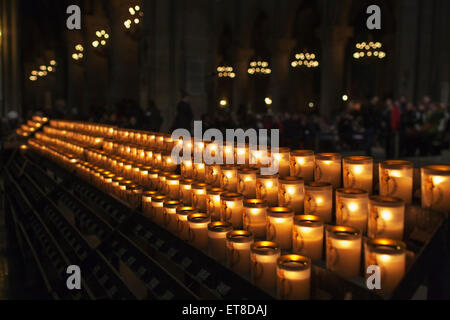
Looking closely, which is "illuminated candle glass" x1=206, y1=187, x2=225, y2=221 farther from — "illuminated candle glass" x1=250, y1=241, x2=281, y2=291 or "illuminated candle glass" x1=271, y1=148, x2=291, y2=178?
"illuminated candle glass" x1=250, y1=241, x2=281, y2=291

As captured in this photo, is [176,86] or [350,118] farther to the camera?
[350,118]

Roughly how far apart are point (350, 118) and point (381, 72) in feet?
52.9

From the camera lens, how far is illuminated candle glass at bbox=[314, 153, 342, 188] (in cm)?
248

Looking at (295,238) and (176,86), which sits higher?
(176,86)

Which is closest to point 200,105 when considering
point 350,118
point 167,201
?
point 350,118

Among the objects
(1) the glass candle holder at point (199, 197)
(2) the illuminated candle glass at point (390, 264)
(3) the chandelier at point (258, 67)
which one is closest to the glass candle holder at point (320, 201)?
(2) the illuminated candle glass at point (390, 264)

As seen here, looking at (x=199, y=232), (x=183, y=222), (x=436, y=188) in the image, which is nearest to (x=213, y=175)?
(x=183, y=222)

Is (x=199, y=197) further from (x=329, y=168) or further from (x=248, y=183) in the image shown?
(x=329, y=168)

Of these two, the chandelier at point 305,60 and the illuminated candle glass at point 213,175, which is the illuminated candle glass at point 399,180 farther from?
the chandelier at point 305,60

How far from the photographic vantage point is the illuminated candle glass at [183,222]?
A: 2.65 metres

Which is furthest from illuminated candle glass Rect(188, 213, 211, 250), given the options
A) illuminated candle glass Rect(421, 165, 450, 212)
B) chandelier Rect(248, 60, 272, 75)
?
chandelier Rect(248, 60, 272, 75)
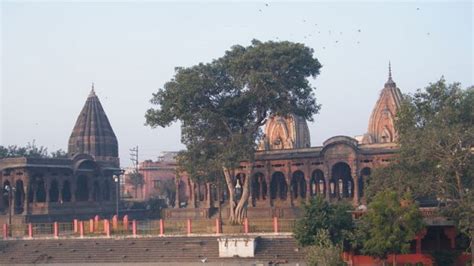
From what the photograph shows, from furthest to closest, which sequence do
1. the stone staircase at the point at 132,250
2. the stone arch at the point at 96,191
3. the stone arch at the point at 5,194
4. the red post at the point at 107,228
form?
the stone arch at the point at 96,191 < the stone arch at the point at 5,194 < the red post at the point at 107,228 < the stone staircase at the point at 132,250

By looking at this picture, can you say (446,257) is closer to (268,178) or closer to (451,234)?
(451,234)

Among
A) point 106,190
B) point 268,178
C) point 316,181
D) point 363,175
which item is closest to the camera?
point 363,175

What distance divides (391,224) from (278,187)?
24.7 meters

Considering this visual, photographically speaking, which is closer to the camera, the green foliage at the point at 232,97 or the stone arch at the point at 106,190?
the green foliage at the point at 232,97

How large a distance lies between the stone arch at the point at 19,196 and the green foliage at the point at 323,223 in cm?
2906

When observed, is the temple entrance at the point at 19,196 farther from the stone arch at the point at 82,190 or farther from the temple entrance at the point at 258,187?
the temple entrance at the point at 258,187

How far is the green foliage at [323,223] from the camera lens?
30656 mm

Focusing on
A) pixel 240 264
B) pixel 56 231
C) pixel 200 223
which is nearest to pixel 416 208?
pixel 240 264

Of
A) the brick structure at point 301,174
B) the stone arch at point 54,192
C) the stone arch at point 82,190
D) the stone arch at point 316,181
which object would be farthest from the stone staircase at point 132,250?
the stone arch at point 82,190

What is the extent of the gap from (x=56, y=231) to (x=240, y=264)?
1201cm

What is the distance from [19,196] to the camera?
55.5 m

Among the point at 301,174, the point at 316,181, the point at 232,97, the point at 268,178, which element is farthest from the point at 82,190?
the point at 232,97

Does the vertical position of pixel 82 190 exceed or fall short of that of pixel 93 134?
it falls short

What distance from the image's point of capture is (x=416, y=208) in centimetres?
2931
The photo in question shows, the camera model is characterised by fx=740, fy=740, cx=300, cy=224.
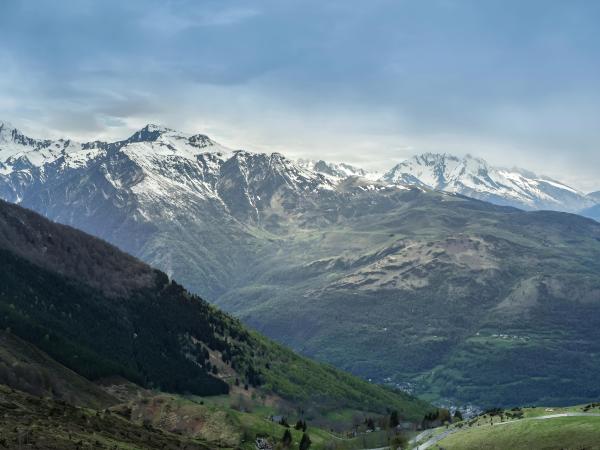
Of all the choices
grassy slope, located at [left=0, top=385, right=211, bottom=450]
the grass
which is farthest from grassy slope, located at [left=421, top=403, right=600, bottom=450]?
○ ○ ○ ○ ○
— Qué hacer —
Exprese todas las líneas de las entradas anteriores como una tabla Markdown con las columnas «N.º» y «Línea», una fila por línea numerada en orden y sin las líneas en blanco. Deje fuera de la tabla las marcas de imagen.

— Resultado —
| N.º | Línea |
|---|---|
| 1 | Looking closely, which is "illuminated candle glass" x1=206, y1=187, x2=225, y2=221 farther from — "illuminated candle glass" x1=250, y1=241, x2=281, y2=291 or "illuminated candle glass" x1=271, y1=148, x2=291, y2=178? |
| 2 | "illuminated candle glass" x1=250, y1=241, x2=281, y2=291 |
| 3 | As captured in this photo, is [176,86] or [350,118] farther to the camera? |
| 4 | [350,118] |
| 5 | Roughly how far apart are point (350, 118) and point (381, 72) in feet? |
| 6 | 52.9 |
| 7 | From the camera lens, how far is illuminated candle glass at bbox=[314, 153, 342, 188] (in cm)? |
| 8 | 248 |
| 9 | Looking at (295,238) and (176,86), which sits higher? |
| 10 | (176,86) |
| 11 | Which is closest to point 200,105 when considering |
| 12 | point 350,118 |
| 13 | point 167,201 |
| 14 | ? |
| 15 | point 350,118 |
| 16 | Among the objects |
| 17 | (1) the glass candle holder at point (199, 197) |
| 18 | (2) the illuminated candle glass at point (390, 264) |
| 19 | (3) the chandelier at point (258, 67) |
| 20 | which one is closest to the glass candle holder at point (320, 201)? |
| 21 | (2) the illuminated candle glass at point (390, 264) |
| 22 | As seen here, looking at (x=199, y=232), (x=183, y=222), (x=436, y=188) in the image, which is nearest to (x=213, y=175)? |
| 23 | (x=183, y=222) |
| 24 | Is (x=199, y=197) further from (x=329, y=168) or further from (x=248, y=183) in the image shown? |
| 25 | (x=329, y=168) |
| 26 | Of these two, the chandelier at point 305,60 and the illuminated candle glass at point 213,175, which is the illuminated candle glass at point 399,180 farther from? |
| 27 | the chandelier at point 305,60 |
| 28 | How far from the photographic vantage point is the illuminated candle glass at [183,222]? |
| 29 | A: 2.65 metres |
| 30 | Which is furthest from illuminated candle glass Rect(188, 213, 211, 250), given the options |
| 31 | A) illuminated candle glass Rect(421, 165, 450, 212) |
| 32 | B) chandelier Rect(248, 60, 272, 75) |
| 33 | ? |
| 34 | chandelier Rect(248, 60, 272, 75) |
| 35 | From what the photograph shows, from furthest to closest, which sequence do |
| 36 | 1. the stone staircase at the point at 132,250 |
| 37 | 2. the stone arch at the point at 96,191 |
| 38 | 3. the stone arch at the point at 5,194 |
| 39 | 4. the red post at the point at 107,228 |
| 40 | form? |
| 41 | the stone arch at the point at 96,191 < the stone arch at the point at 5,194 < the red post at the point at 107,228 < the stone staircase at the point at 132,250 |
| 42 | By looking at this picture, can you say (446,257) is closer to (268,178) or closer to (451,234)? |
| 43 | (451,234) |
| 44 | Among |
| 45 | A) point 106,190 |
| 46 | B) point 268,178 |
| 47 | C) point 316,181 |
| 48 | D) point 363,175 |
| 49 | which item is closest to the camera? |
| 50 | point 363,175 |
| 51 | What distance divides (391,224) from (278,187)? |
| 52 | 24.7 meters |
| 53 | Considering this visual, photographically speaking, which is closer to the camera, the green foliage at the point at 232,97 or the stone arch at the point at 106,190? |
| 54 | the green foliage at the point at 232,97 |
| 55 | How large a distance lies between the stone arch at the point at 19,196 and the green foliage at the point at 323,223 in cm? |
| 56 | 2906 |
| 57 | When observed, is the temple entrance at the point at 19,196 farther from the stone arch at the point at 82,190 or farther from the temple entrance at the point at 258,187? |
| 58 | the temple entrance at the point at 258,187 |
| 59 | How far is the green foliage at [323,223] from the camera lens? |
| 60 | 30656 mm |
| 61 | Focusing on |
| 62 | A) pixel 240 264 |
| 63 | B) pixel 56 231 |
| 64 | C) pixel 200 223 |
| 65 | which is nearest to pixel 416 208? |
| 66 | pixel 240 264 |
| 67 | Of |
| 68 | A) the brick structure at point 301,174 |
| 69 | B) the stone arch at point 54,192 |
| 70 | C) the stone arch at point 82,190 |
| 71 | D) the stone arch at point 316,181 |
| 72 | which object would be farthest from the stone staircase at point 132,250? |
| 73 | the stone arch at point 82,190 |
| 74 | What is the extent of the gap from (x=56, y=231) to (x=240, y=264)? |
| 75 | 1201cm |
| 76 | What is the distance from [19,196] to the camera? |
| 77 | 55.5 m |
| 78 | Among the point at 301,174, the point at 316,181, the point at 232,97, the point at 268,178, which element is farthest from the point at 82,190? |
| 79 | the point at 232,97 |
| 80 | Does the vertical position of pixel 82 190 exceed or fall short of that of pixel 93 134? |
| 81 | it falls short |
| 82 | What distance from the image's point of capture is (x=416, y=208) in centimetres? |
| 83 | 2931 |
| 84 | The photo in question shows, the camera model is characterised by fx=740, fy=740, cx=300, cy=224. |
| 85 | Of all the choices |
| 86 | grassy slope, located at [left=0, top=385, right=211, bottom=450] |
| 87 | the grass |
| 88 | which is farthest from grassy slope, located at [left=421, top=403, right=600, bottom=450]? |